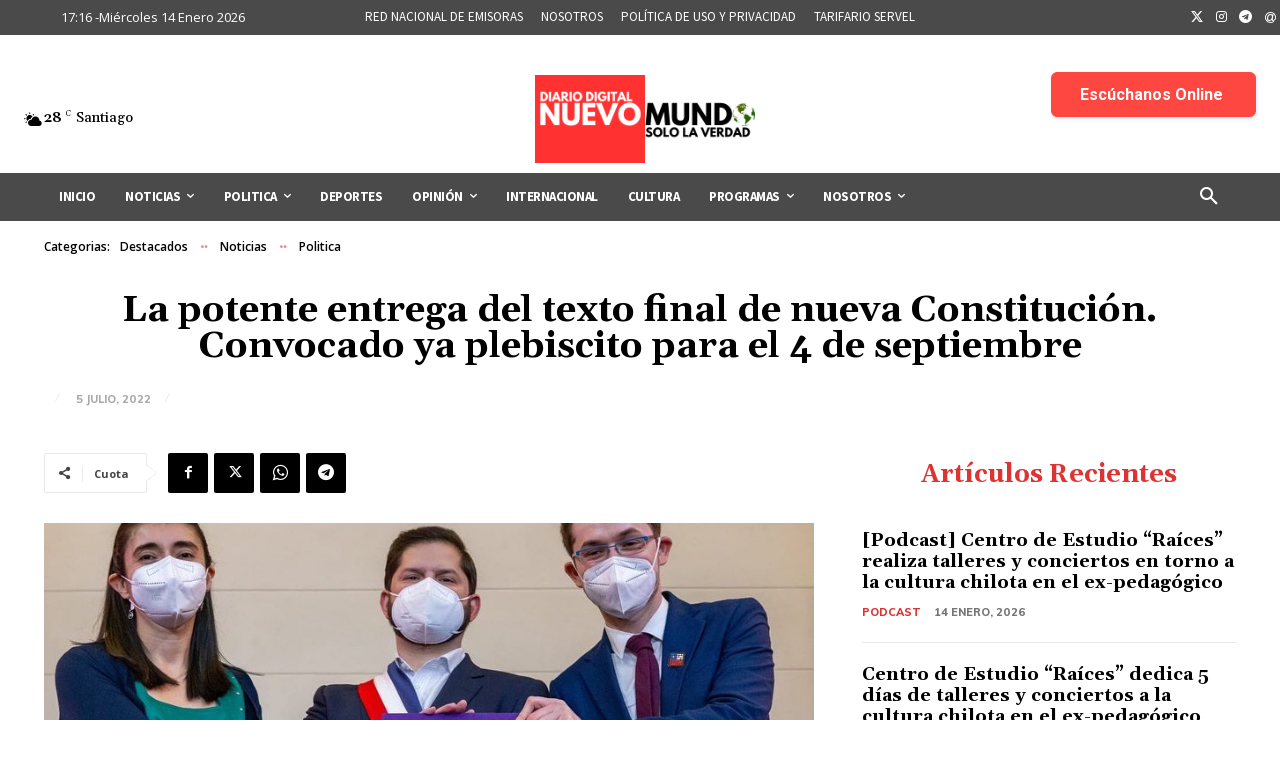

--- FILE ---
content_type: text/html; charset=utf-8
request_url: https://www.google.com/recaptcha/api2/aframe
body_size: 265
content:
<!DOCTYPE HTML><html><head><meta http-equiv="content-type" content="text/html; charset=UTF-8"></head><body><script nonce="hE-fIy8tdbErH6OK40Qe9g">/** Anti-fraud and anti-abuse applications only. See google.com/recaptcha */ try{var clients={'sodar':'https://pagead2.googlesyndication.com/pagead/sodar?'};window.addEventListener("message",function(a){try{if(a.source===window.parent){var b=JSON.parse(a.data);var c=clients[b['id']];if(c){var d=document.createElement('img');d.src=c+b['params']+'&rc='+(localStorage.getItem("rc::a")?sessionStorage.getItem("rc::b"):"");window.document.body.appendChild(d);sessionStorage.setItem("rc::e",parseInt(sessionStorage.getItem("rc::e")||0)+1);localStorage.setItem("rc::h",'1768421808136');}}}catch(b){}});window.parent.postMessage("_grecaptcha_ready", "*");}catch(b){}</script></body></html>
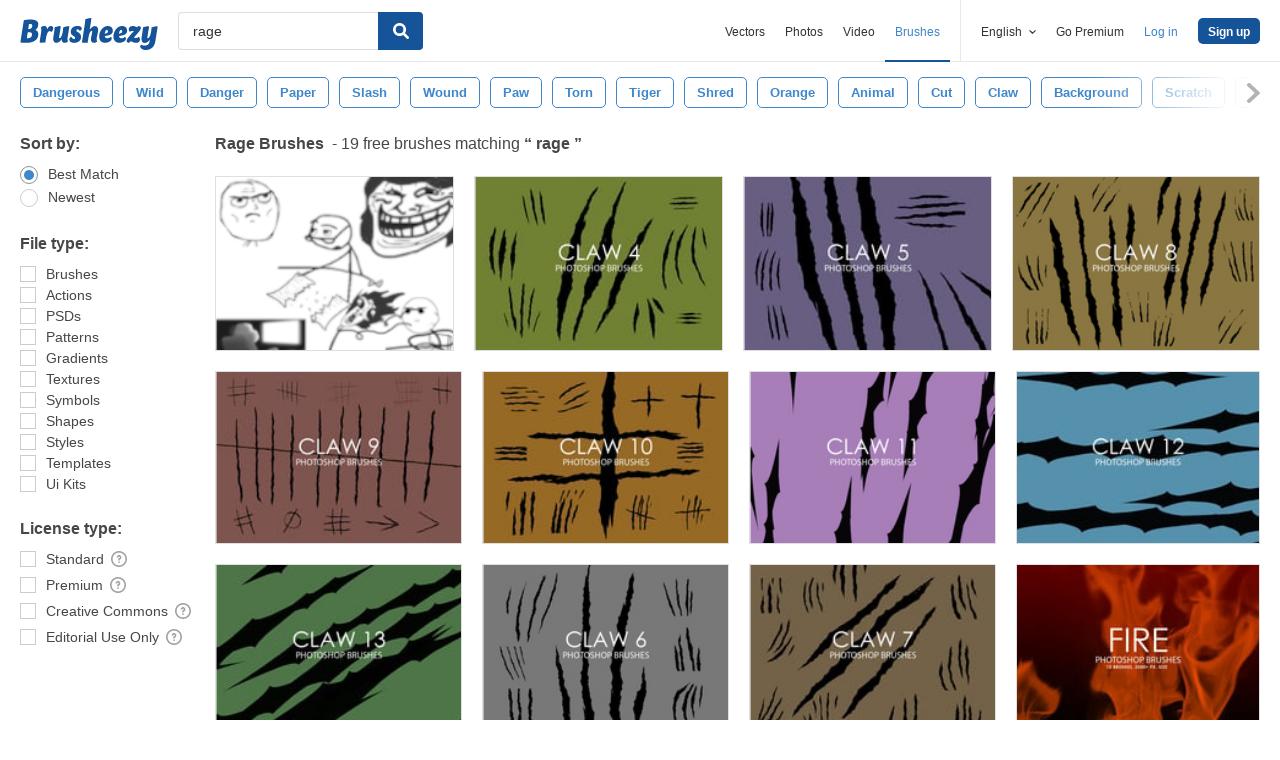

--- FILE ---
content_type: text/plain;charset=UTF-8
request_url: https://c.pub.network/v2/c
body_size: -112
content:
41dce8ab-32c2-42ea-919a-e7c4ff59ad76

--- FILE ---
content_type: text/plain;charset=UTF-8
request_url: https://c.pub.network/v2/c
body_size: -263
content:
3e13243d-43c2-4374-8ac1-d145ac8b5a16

---

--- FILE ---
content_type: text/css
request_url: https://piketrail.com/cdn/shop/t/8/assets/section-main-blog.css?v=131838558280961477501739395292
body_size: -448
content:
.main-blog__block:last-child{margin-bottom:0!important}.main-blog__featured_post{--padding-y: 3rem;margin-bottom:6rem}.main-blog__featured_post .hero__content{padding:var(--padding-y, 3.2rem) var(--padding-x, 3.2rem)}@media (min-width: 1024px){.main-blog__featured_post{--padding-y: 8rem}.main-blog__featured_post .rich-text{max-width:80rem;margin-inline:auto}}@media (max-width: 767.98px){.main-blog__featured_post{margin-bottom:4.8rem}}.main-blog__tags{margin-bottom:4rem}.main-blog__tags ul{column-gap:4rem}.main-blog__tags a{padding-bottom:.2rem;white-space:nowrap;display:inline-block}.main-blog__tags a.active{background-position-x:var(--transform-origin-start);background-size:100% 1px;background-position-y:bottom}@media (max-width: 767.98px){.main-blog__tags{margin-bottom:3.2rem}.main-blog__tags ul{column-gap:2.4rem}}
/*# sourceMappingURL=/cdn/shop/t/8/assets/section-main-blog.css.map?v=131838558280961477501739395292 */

# The task:
For the word "https", tally the lines of the listing that include it and give the number alone.

# Your response:
5